Página do Romeu - Festival de Areia
Festival de Areia
Por Romeu


Convidado para participar do Festival de areia pelo amigo José Octávio, tive o imenso prazer de retornar àquele evento, que taqntas vezes acompanhei em seus debates, onde pude conhecer, pessoalmente, grandes personagens da nossa literatura expondo suas idéias e podíamos, assim, compartilhar de momentos extraordinários e inesquecíveis.
Por conta disso, fiz um pequeno texto, já que fiquei encarregado de coordenar a mesa de oficina literária que era composta por Braulio Tavares, Fidélia Cassandra, Sérgio de Castro Pinto e Valberto Cardoso.
" Antes de tudo, quero parabenizar os responsáveis pelo retorno do "Festival de Areia", que tanto benefício nos trouxe na área cultural, durante todo o período de suas realizações.
Porque não aproveitar a oportunidade de hoje e falar um pouco sobre os anos de chumbo, contrários ao processo cultural do nosso País, desde seu começo em 64 e que, até hoje, sofremos seus reflexos danosos.
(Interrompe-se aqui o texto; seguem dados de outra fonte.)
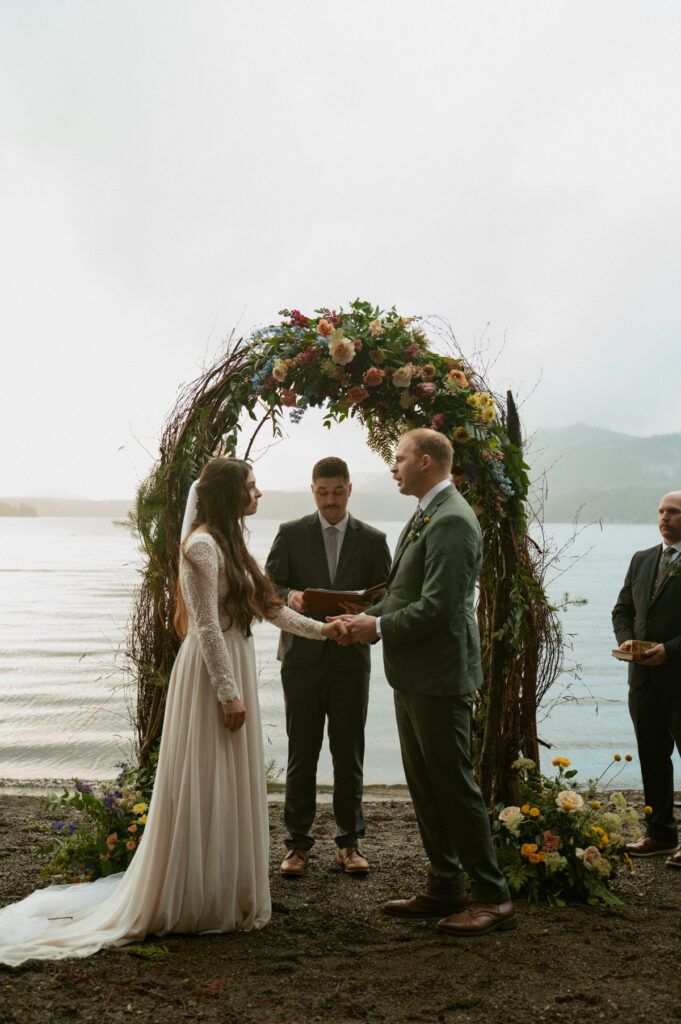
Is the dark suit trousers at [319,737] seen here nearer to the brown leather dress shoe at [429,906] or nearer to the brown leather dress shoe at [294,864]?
the brown leather dress shoe at [294,864]

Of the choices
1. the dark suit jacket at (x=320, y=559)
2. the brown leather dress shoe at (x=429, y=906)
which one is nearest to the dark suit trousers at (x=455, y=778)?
the brown leather dress shoe at (x=429, y=906)

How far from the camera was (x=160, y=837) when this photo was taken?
3715mm

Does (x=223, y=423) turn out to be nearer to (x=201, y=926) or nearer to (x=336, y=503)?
(x=336, y=503)

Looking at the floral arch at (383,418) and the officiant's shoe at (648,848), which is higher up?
the floral arch at (383,418)

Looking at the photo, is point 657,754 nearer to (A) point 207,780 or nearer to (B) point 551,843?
(B) point 551,843

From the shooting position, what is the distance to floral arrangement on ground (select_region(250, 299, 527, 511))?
4621 millimetres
O Brasil vivia uma fase de ouro, reconhecida no mundo inteiro, com o "Cinema Novo" tendo como expoente Glauber Rocha, no campo musical a "Bossa Nova", com Jobim, Vinícius, Nara e tantos outros.
Como tudo isso era uma revelação de nosso pais caminhava para assumir um grande destaque cultural, despertou em muitas mentalidades colonizadoras, a necessidade de bloquear o andamento desse processo de criatividade ampla e abrangente.
O nosso estado também vivia, com intensidade, esse momento e caminhava para uma independência que definiria o destino do Brasil como uma grande nação.

No "Ponto de Cem Réis", coração de nossa cidade, existia uma considerável quantidade de livrarias, como a do "Bartô", onde consegui passar adiante a maior quantidade do meu "Carro Doce", a "Livro Sete", A "Livraria do Luis", a "Livraria Universal" e nossa geração aprimorava seus conhecimentos, o que nos fazia estar sempre com um livro nas mãos.

No entanto, com o processo de mudança a que fomos submetidos, tudo se transformou e nosso "Ponto de Cem Réis", hoje, conta apenas com a "Livraria do Luis", já em condições difíceis de sobrevivência. No "Shopping Tambiá", existia uma, que foi fechada e o mesmo aconteceu no "Mag Shopping". O "Shopping Manaíra" tem duas livrarias, que põem em destaque, livros estrangeiros.
Como não temos livrarias, podemos, aqui mesmo, avaliar todo o reflexo que foi a mudança forçada pelo regime de força que nos foi imposto, até porque, nessa época, foi edificada a imprensa que ainda hoje permanece a mesma, apelidade de "Imprensa Marrom", porque o que era verdadeiramente "verde e amarelo", não fazia parte do seu interesse.

Como resultado, tivemos uma geração que foi induzida a se afastar do aprofundamento do saber, por intermédio da ferramenta máxima que é o livro, como dizia o nosso querido
Castro Alves: "...o livro caindo nálma/ é germe que faz a palma/ é chuva que faz o mar."

E a maior vergonhas literária hoje, podemos constatar na nossa querida Paraíba, berço de Augusto dos Anjos e da moderna literatura brasileira, que hoje é tida como regionalista, exatamente por esse processo vivenciado numa capital, onde não existem livrarias, porque os leitores são, por demais, reduzidos.
O próprio "Festival de Areia" é um exemplo marcante. Aqui tive a oportunidade de conhecer grandes vultos de nossa cultura, que tinham o prazer de nos prestigiar com sua presença e por muito tempo, sem convincentes esclarecimentos, não foram mais realizados."